The Minority members led by their leader, Mr Haruna Iddrisu, said they would serve on the committee in the interest of the larger population to arrest the depreciation of the cedi.
The Minority Members of Parliament (MPs) were speaking in separate interviews with journalists yesterday moments after the Minister of Finance, Mr Ken Ofori-Atta, had told Parliament that the President had directed him to investigate the structural causes of the depreciation of the cedi and propose measures to address the situation.
"The Governor and I will put a bipartisan committee together to proceed immediately," Mr Ofori-Atta said.
Regarding the constitution of the proposed bipartisan committee, Mr Iddrisu said "We will be happy to nominate Mr Cassiel Ato Forson and Mr Isaac Adongo to serve on it."
or his part, Mr Forson, who is the Minority Spokesperson on Finance and Ranking Member on the Finance Committee of Parliament, said "We are ready, not only myself but my colleague members of the Finance Committee. When they call upon us we will stop whatever we are doing and be on board to help them because clearly the government needs help.

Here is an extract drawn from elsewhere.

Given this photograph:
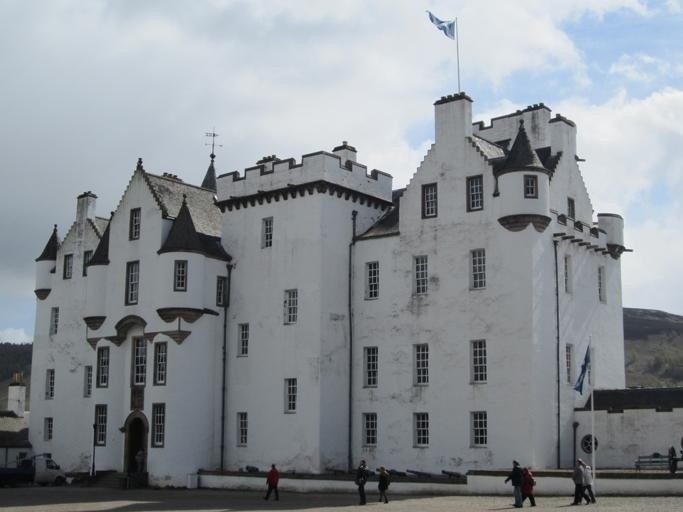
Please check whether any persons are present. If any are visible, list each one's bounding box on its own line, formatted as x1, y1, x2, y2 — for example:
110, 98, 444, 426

On the cedi’s depreciation, Mr Iddrisu said Bloomberg reported that as of the end of February, 2019, the cedi was the weakest currency in Sub Saharan Africa.

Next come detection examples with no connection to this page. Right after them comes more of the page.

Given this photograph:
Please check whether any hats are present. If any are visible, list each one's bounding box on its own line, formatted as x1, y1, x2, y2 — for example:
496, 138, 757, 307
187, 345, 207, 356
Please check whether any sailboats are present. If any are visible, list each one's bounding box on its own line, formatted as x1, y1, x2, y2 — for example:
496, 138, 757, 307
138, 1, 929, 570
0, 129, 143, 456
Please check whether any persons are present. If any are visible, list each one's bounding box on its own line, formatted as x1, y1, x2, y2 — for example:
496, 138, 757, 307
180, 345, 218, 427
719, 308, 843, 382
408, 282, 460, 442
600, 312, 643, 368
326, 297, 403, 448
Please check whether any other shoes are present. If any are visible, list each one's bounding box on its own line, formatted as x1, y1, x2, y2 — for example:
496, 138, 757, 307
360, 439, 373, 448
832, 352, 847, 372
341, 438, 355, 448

"What we need to appreciate is that the cedi as of today is reported by Bloomberg to be GH¢5.45 against one dollar," he said.
Mr Iddrisu, who is also the National Democratic Congress (NDC) MP for Tamale South, said the fast depreciation of the cedi meant that commitment on interest payment would naturally go up.

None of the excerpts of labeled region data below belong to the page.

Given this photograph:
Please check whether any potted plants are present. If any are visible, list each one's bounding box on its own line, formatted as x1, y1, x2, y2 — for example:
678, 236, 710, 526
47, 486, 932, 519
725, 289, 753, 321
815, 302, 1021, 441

"So if government estimated GH¢16 billion as interest payment, it is likely to become GH¢17 billion or GH¢18 billion.
"How is it going to raise the additional one billion in order to be able to offset that, particularly when their budget targets and budget numbers was GH¢4.8 for one dollar," he wondered.
Therefore, Mr Iddrisu said to describe the slight appreciation of the cedi as impressive “was neither here nor there.”
"What investors and private sector need in Ghana is stability. Let them be certain.
If it is GH¢6 per dollar let it be but the uncertainty and volatility of up and down worry them and affect them for their planning purposes," he said.
Mr Iddrisu said the depreciation of the cedi would not end until the country expanded its export base and increased exports.
"I am afraid that a dollar to cedi may get to GH¢6 at the end of the year as has been predicted by Bloomberg. That will be worrying for our country," he said.
The Minority Leader faulted the government for borrowing and spending on consumption but not capital expenditure.
"This is the first government that says clap for us for borrowing; I am the biggest borrower.
The government spends on consumption but not capital expenditure that will yield dividend and spur growth in the economy," he said.
On the country exiting the International Monetary Fund (IMF) programme, Mr Iddrisu said the exit coupled with the rebasing of the economy still posed a threat regarding fiscal consolidation.
For his part, the NDC MP for Bolga Central and member of the Finance Committee of Parliament, Mr Isaac Adongo, said the government borrowed at high rates to come and pay for wages and salaries.
He said the cedi was actually depreciating contrary to the claim by the Minister of Finance that it was appreciating.
Mr Adongo said the country's economy was worst off now than when the country joined the IMF programme.
He challenged claims that the country had satisfied all the IMF conditionalities and indicated that the government pleaded for waivers throughout.